Pour les praticiens qui sont engagés en institution, auprès de personnes en situation de grande souffrance, comme c'est souvent le cas dans les parcours d'exil et de migration, dont on sait qu'ils sont parsemés d'embûches et d'obstacles, de risques éprouvants et d'événements plus ou moins traumatiques, le récit du vécu vient lier des affects, organiser fragment par fragment, puis par assemblage ou articultation des fragments, une trame narrative dans laquelle le narrateur pourra, peut-être, prendre place en tant que sujet singulier. L'articulation signifiante de ce vécu douloureux et sa mise en jeu dans le transfert, pourrait permettre le passage du vécu à l'expérience.

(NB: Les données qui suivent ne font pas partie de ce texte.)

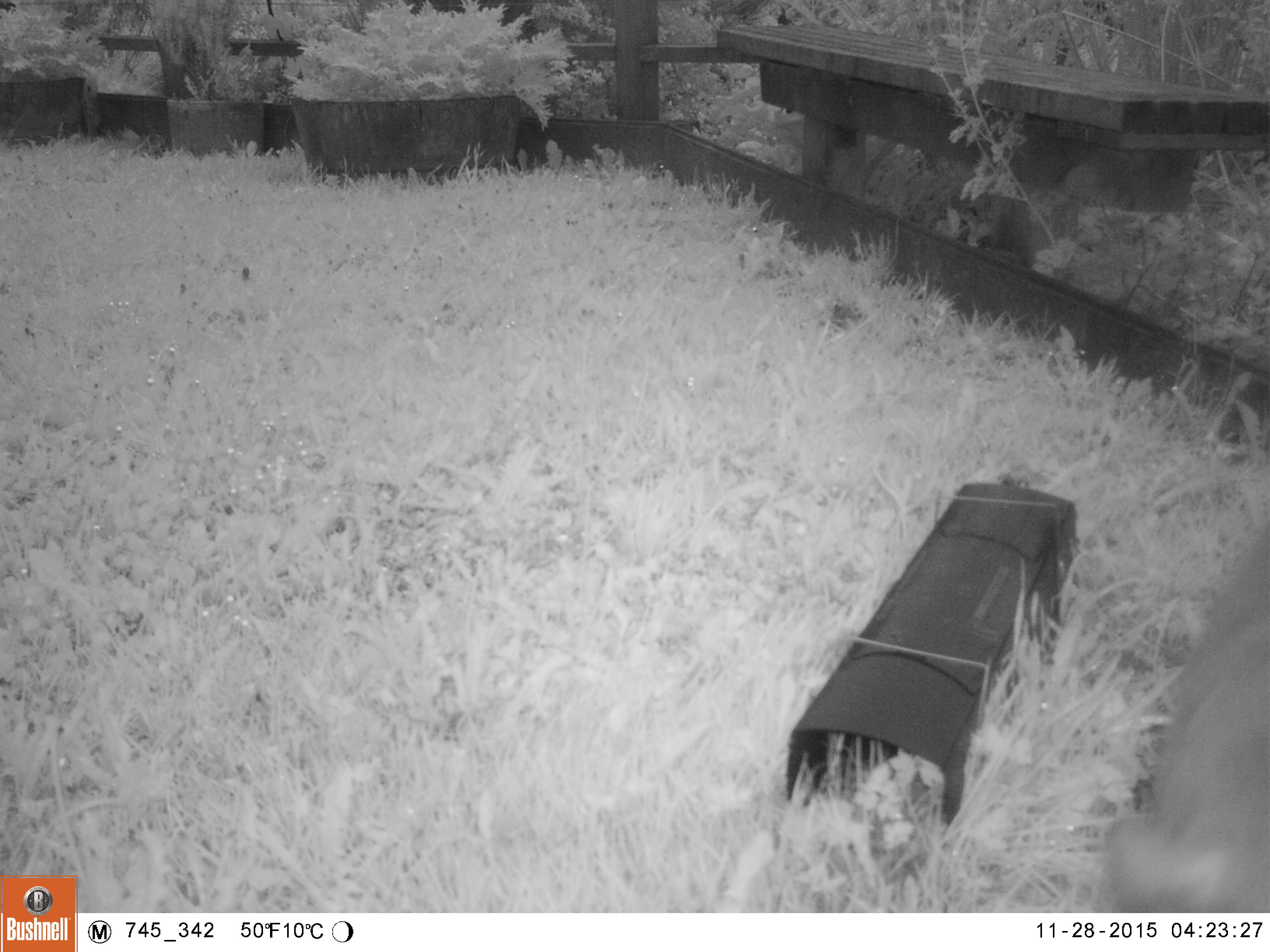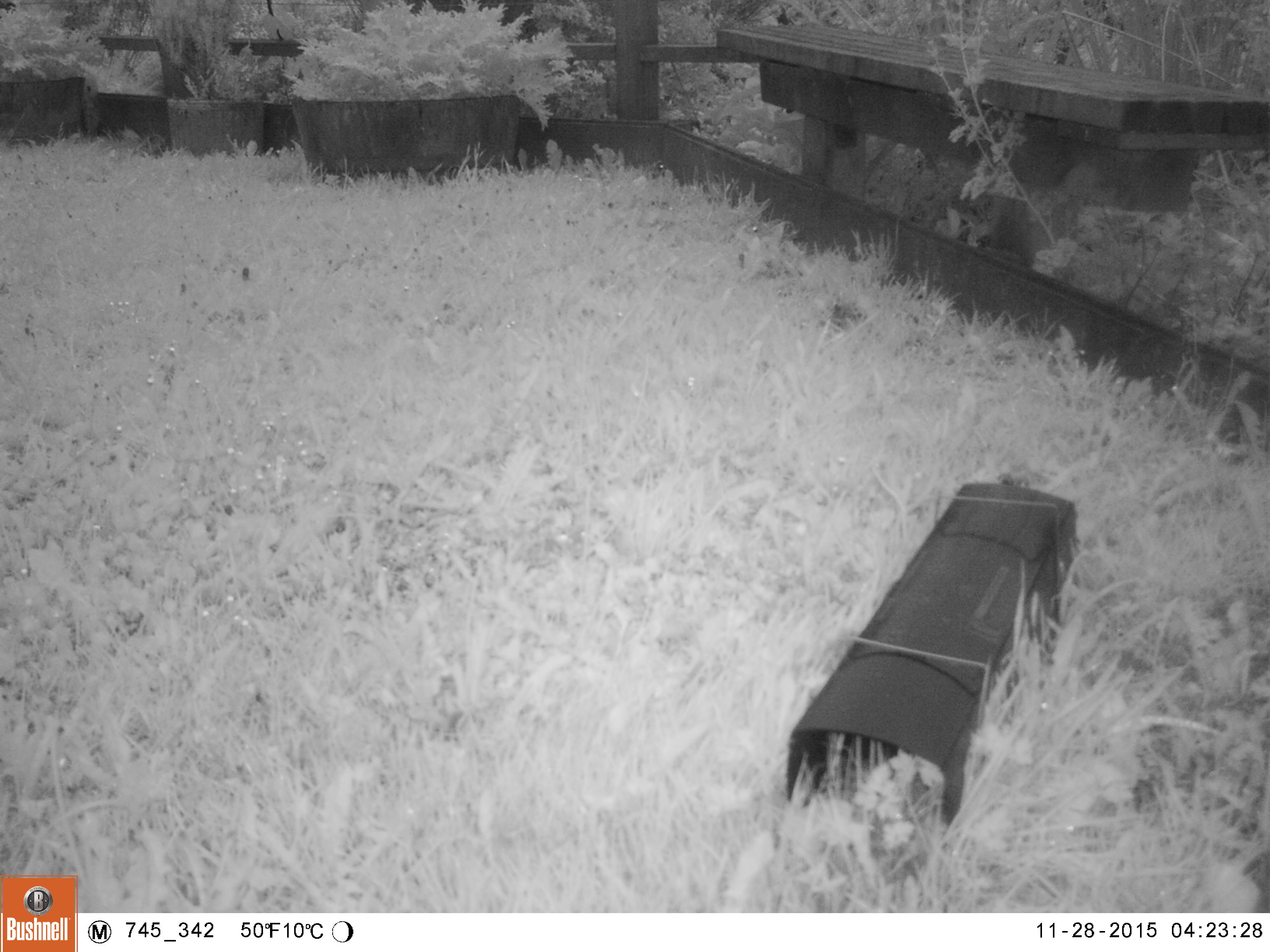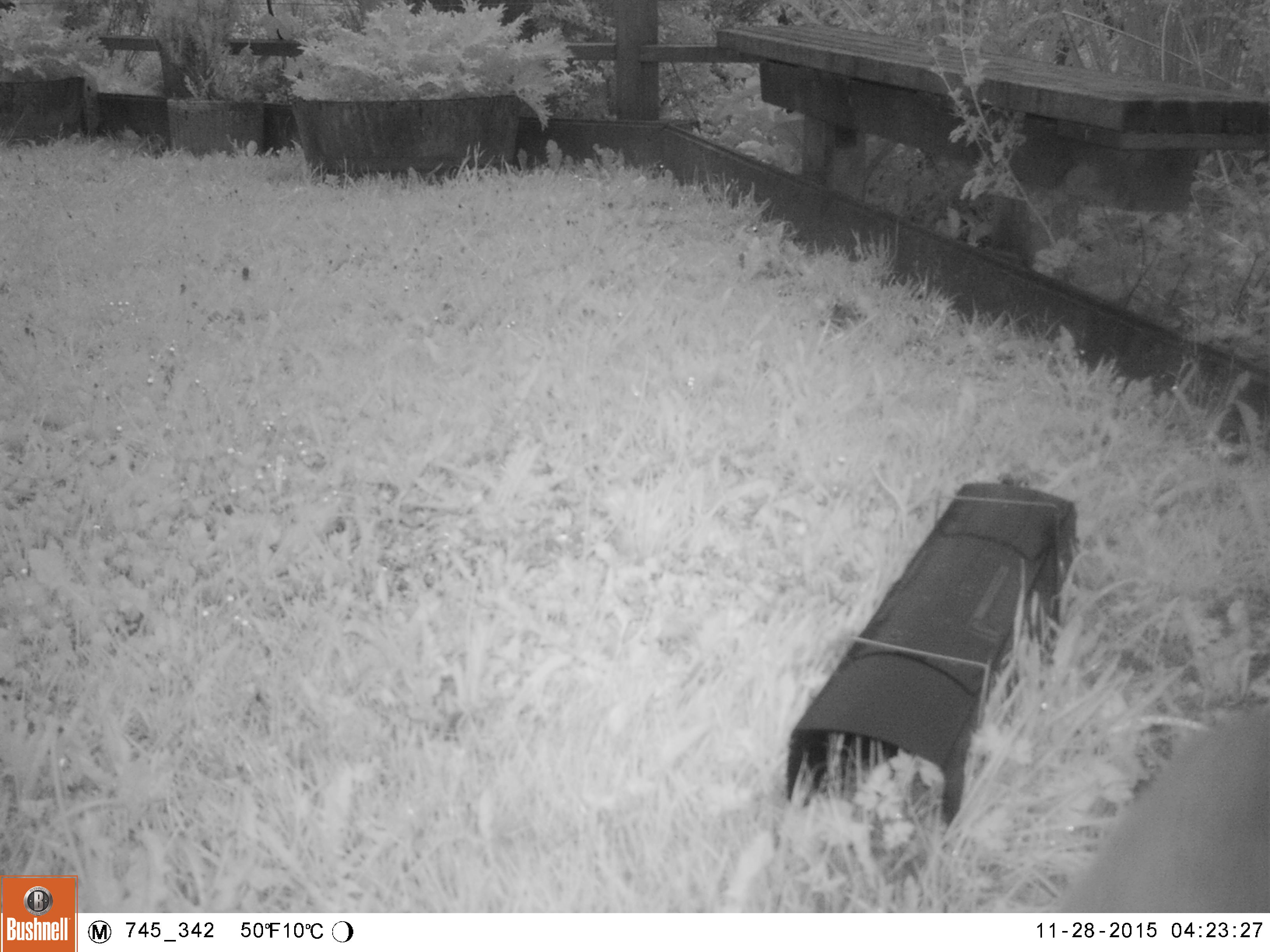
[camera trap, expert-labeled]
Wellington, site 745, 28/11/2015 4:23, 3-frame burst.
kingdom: Animalia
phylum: Chordata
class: Mammalia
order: Carnivora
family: Felidae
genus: Felis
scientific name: Felis catus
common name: cat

Une histoire de casquette...

Pietra, 34 ans, est née dans un pays de l'Est, a vécu dès son plus jeune âge, dans un autre pays toujours de l'Est, avec ses parents, son frère et sa soeur. Quand je commence à la rencontrer, dans un dispositif qui héberge des personnes ayant subi des violences dans leur vie de couple, elle ne dort plus la nuit et lorsqu'elle finit par s'endormir elle fait des cauchemars où l'autre dont elle s'est séparée lui court après pour la tuer avec un couteau. Son corps est douloureux, elle a développé un eczéma et se gratte fréquemment jusqu'au sang. Elle ne peut quasiment plus sortir de l'appartement où elle séjourne, et lorsqu'il lui faut sortir elle a constamment l'impression d'être suivie par son ex- compagnon ou par des proches à lui. Quand elle se trouve dans l'appartement, c'est-à-dire une grande partie de son temps, les volets restent fermés, pour ne pas être vue. Son médecin traitant ne lui a pas donné de traitement médicamenteux, il lui a simplement dit que les douleurs corporelles étaient la manifestation de son côté masculin, côté en souffrance donc. Elle n'a pas bien compris ce qu'il voulait dire, moi non plus d'ailleurs. Mais bon, comme il semblait avoir une explication, et être sûr du bien-fondé de son explication, pour elle c'était déjà ça... Juste après notre première séance, elle croise la responsable du service dans un couloir, et celle-ci lui demande si elle avait rencontré le psychologue. Pietra lui répond de manière un peu laconique : "C'était bizarre... c'est un homme et il m'a écoutée !". Les séances se dérouleront pendant six mois, à raison d'une fois par semaine, puis à raison d'une fois tous les quinze jours pendant huit mois environ. Cet accompagnement est toujours en cours.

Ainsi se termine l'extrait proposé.